Azarias autem filius Oded facto in se spiritu Dei
2 Hij verscheen voor Asa, en sprak tot hem: Asa, en heel Juda en Benjamin, luistert naar mij! Jahweh is met u, als gij met Hem zijt. Wanneer gij Hem zoekt, zal Hij Zich door u laten vinden, maar verlaat gij Hem, dan verlaat Hij ook u.
egressus est in occursum Asa et dixit ei audite me Asa et omnis Iuda et Beniamin Dominus vobiscum quia fuistis cum eo si quaesieritis eum invenietis si autem dereliqueritis derelinquet vos
3 Lange tijd was Israël zonder den waren God, zonder priesters, die hen onderrichtten, en zonder Wet.
transibunt autem multi dies in Israhel absque Deo vero et absque sacerdote doctore et absque lege
4 Maar wanneer zij dan in nood geraakten, bekeerden zij zich tot Jahweh, Israëls God; dan zochten zij Hem, en Hij liet Zich door hen vinden.
cumque reversi fuerint in angustia sua ad Dominum Deum Israhel et quaesierint eum repperient
5 In zulke tijden was niemand veilig, of hij uitging of terugkwam; maar er heerste een geweldige onrust onder de bewoners dezer streken.
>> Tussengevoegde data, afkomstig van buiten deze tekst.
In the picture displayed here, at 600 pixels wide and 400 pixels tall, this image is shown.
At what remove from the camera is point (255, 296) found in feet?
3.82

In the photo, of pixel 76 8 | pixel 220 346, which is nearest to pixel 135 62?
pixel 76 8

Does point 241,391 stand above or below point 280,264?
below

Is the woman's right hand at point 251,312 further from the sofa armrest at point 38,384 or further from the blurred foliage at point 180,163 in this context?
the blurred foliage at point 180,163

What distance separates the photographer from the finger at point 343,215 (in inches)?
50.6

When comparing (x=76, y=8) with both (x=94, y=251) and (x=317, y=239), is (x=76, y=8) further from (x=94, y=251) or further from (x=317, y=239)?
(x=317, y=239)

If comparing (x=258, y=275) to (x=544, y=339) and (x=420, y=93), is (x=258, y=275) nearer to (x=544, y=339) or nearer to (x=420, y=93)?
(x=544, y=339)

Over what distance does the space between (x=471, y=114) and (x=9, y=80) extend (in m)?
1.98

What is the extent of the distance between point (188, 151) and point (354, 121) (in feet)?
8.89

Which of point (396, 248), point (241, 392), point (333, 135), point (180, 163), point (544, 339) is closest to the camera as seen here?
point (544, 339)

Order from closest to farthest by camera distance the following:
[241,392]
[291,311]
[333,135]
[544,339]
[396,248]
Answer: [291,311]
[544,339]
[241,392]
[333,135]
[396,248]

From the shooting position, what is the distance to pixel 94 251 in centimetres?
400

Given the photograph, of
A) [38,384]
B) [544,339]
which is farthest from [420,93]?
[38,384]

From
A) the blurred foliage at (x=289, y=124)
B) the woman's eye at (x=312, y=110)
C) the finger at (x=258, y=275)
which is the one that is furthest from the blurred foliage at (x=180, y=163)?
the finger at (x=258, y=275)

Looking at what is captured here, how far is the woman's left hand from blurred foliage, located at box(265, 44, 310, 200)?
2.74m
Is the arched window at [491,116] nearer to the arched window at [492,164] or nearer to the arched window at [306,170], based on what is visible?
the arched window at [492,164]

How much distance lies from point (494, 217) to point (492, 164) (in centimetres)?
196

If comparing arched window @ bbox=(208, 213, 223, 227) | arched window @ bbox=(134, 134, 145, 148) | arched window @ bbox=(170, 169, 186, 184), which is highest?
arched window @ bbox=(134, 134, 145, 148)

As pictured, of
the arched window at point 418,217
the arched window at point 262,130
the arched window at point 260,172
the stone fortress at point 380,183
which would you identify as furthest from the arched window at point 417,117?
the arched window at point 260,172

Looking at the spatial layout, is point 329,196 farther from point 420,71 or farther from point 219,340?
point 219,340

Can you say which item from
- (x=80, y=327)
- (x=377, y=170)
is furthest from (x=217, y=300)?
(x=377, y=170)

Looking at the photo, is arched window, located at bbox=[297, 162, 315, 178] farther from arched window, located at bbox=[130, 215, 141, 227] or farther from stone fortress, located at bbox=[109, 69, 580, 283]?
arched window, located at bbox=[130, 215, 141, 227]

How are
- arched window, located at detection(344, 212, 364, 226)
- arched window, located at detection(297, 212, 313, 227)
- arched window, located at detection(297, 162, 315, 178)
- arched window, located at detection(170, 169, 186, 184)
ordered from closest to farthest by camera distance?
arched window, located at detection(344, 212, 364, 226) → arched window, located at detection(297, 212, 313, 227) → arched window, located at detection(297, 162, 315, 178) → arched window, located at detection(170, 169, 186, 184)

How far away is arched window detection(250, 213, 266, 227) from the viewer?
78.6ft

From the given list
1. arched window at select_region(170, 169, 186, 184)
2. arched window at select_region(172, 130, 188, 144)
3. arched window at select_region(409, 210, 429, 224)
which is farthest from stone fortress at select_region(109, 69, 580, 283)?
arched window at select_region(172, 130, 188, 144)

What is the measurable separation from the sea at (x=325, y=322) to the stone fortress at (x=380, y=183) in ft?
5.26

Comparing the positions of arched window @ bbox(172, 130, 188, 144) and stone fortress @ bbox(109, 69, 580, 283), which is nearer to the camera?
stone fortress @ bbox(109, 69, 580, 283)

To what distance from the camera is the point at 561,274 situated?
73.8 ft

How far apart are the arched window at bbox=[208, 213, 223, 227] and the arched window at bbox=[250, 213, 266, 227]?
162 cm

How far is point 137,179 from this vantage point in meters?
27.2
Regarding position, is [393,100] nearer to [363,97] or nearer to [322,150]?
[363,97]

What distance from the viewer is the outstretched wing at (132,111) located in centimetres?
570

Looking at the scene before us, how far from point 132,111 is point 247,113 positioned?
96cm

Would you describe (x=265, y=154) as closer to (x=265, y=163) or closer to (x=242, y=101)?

in tempore illo non erit pax egredienti et ingredienti sed terrores undique in cunctis habitatoribus terrarum
6 Het ene volk lag overhoop met het andere, de ene stad met de andere; want God bracht hen in verwarring, en in allerlei nood.
pugnabit enim gens contra gentem et civitas contra civitatem quia Dominus conturbabit eos in omni angustia
7 Weest gij dus sterk, laat uw handen niet verslappen; want gij zult voor uw moeite worden beloond.
vos ergo confortamini et non dissolvantur manus vestrae erit enim merces operi vestro
8 Zodra Asa deze woorden en de profetie van den profeet Azarjáhoe, den zoon van Oded, vernam, vatte hij moed, liet de gruwelen opruimen in heel het land Juda en Benjamin en uit de steden op het Efraïmgebergte, die hij veroverd had, en vernieuwde het altaar van Jahweh, dat voor de voorhal van Jahweh stond.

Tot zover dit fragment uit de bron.